Python File Handling & Scripting: pathlib, argparse, and Typer

Master file I/O with pathlib, read and write CSV/JSON/YAML, build professional CLI tools with argparse and Typer, and write automation scripts that run everywhere.

LearnixoMay 7, 20268 min read
Pythonfile handlingpathlibargparseTyperscriptingCLI
Share:𝕏

Files and Scripts Are the Foundation of Automation

Pipeline tools, data ingestion scripts, DevOps automation, report generators — all of them read files, write files, and need a command-line interface. This lesson covers the complete toolkit.


1. File I/O Basics

Reading a file

Python
# always use `with`  it guarantees the file is closed
with open("data.txt", "r", encoding="utf-8") as f:
    content = f.read()          # read entire file as string

with open("data.txt", "r") as f:
    lines = f.readlines()       # list of lines including \n

with open("data.txt", "r") as f:
    for line in f:              # iterate line by line (memory-efficient)
        print(line.strip())

Writing a file

Python
with open("output.txt", "w", encoding="utf-8") as f:
    f.write("Hello\n")
    f.write("World\n")

# append mode  doesn't truncate
with open("log.txt", "a") as f:
    f.write("New log entry\n")

# write multiple lines at once
lines = ["line one\n", "line two\n", "line three\n"]
with open("output.txt", "w") as f:
    f.writelines(lines)

File modes

| Mode | Meaning | |------|---------| | "r" | Read (default) | | "w" | Write — creates or truncates | | "a" | Append — creates or appends | | "x" | Exclusive create — fails if exists | | "b" | Binary mode (add to above: "rb", "wb") | | "+" | Read + write: "r+", "w+" |


2. pathlib — The Modern Way to Work with Paths

pathlib.Path replaces os.path with an object-oriented API that works identically on Windows, macOS, and Linux.

Python
from pathlib import Path

# creating paths
base = Path("/home/user/projects")
config = base / "config" / "settings.json"  # join with /
relative = Path("data/input.csv")

# properties
config.name          # "settings.json"
config.stem          # "settings"
config.suffix        # ".json"
config.suffixes      # [".json"]
config.parent        # Path('/home/user/projects/config')
config.parts         # ('/', 'home', 'user', 'projects', 'config', 'settings.json')

# checking existence
config.exists()
config.is_file()
config.is_dir()

# resolve to absolute path
relative.resolve()   # Path('/current/working/dir/data/input.csv')

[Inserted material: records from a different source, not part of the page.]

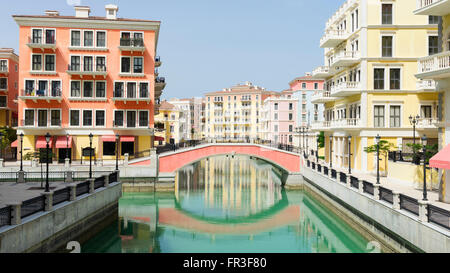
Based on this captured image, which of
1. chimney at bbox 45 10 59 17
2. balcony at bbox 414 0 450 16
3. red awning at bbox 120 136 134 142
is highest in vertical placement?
chimney at bbox 45 10 59 17

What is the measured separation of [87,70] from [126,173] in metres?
12.4

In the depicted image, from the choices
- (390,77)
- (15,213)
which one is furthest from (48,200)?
(390,77)

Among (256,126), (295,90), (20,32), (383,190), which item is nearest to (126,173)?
(20,32)

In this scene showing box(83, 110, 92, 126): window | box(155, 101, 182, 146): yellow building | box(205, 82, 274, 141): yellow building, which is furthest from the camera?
box(205, 82, 274, 141): yellow building

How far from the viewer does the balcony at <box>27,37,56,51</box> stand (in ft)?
133

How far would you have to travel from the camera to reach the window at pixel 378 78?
34875 mm

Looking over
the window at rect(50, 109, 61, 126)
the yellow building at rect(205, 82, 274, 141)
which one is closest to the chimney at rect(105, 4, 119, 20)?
the window at rect(50, 109, 61, 126)

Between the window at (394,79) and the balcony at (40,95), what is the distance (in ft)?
106

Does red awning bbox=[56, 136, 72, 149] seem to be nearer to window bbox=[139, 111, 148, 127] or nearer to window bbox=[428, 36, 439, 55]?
window bbox=[139, 111, 148, 127]

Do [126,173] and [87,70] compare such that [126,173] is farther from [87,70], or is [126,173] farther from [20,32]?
[20,32]

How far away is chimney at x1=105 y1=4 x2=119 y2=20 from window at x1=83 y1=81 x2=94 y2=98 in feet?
24.8

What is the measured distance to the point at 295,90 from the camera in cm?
9038

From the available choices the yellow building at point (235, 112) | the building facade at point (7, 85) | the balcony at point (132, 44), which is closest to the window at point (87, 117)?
the balcony at point (132, 44)

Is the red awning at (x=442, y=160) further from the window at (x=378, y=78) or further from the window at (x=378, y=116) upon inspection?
the window at (x=378, y=78)
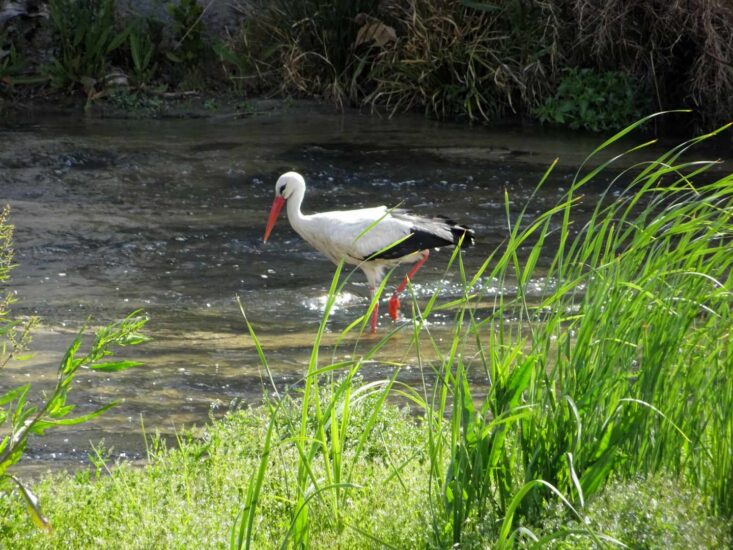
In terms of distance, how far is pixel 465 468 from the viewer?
3.08m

Creating directories and files

Python
output_dir = Path("output/reports")
output_dir.mkdir(parents=True, exist_ok=True)   # create all intermediate dirs

# write / read
config.write_text('{"key": "value"}', encoding="utf-8")
content = config.read_text(encoding="utf-8")
config.read_bytes()
config.write_bytes(b"\x00\x01\x02")

Globbing and listing

Python
# find all Python files recursively
for path in Path("src").rglob("*.py"):
    print(path)

# non-recursive
for path in Path("data").glob("*.csv"):
    print(path)

# list directory contents
for item in Path(".").iterdir():
    print(item, "dir" if item.is_dir() else "file")

File operations

Python
from pathlib import Path
import shutil

src = Path("old_name.txt")
dst = Path("new_name.txt")

src.rename(dst)                     # rename/move within filesystem
shutil.copy(src, dst)               # copy a file
shutil.copytree("src_dir", "dst")   # copy a directory tree
src.unlink()                        # delete a file
shutil.rmtree("old_dir")            # delete a directory tree (careful!)

# temp files
import tempfile
with tempfile.NamedTemporaryFile(suffix=".json", delete=False) as f:
    f.write(b'{"temp": true}')
    temp_path = Path(f.name)

3. Working with CSV

Python
import csv
from pathlib import Path

# reading
with open(Path("data/users.csv"), newline="", encoding="utf-8") as f:
    reader = csv.DictReader(f)   # rows as dicts keyed by header
    users = list(reader)

# each row is: {"name": "Alice", "age": "30", "email": "alice@example.com"}
# NOTE: all values are strings  convert types manually
users_typed = [
    {"name": r["name"], "age": int(r["age"]), "email": r["email"]}
    for r in users
]

# writing
fieldnames = ["name", "age", "email"]
with open(Path("output/users.csv"), "w", newline="", encoding="utf-8") as f:
    writer = csv.DictWriter(f, fieldnames=fieldnames)
    writer.writeheader()
    writer.writerows(users_typed)

4. Working with JSON

Python
import json
from pathlib import Path

data = {"users": [{"name": "Alice", "active": True}], "count": 1}

# write
Path("output.json").write_text(json.dumps(data, indent=2), encoding="utf-8")

# read
loaded = json.loads(Path("output.json").read_text(encoding="utf-8"))

# streaming large JSON
with open("large.json") as f:
    obj = json.load(f)

with open("large.json", "w") as f:
    json.dump(obj, f, indent=2, ensure_ascii=False)

Custom JSON serialization

Python
from datetime import datetime

class DateTimeEncoder(json.JSONEncoder):
    def default(self, obj: object) -> object:
        if isinstance(obj, datetime):
            return obj.isoformat()
        return super().default(obj)

json.dumps({"created_at": datetime.now()}, cls=DateTimeEncoder)

5. Working with YAML

Bash
pip install pyyaml
Python
import yaml
from pathlib import Path

# reading
config = yaml.safe_load(Path("config.yaml").read_text())

# writing
with open("config.yaml", "w") as f:
    yaml.dump(config, f, default_flow_style=False, indent=2)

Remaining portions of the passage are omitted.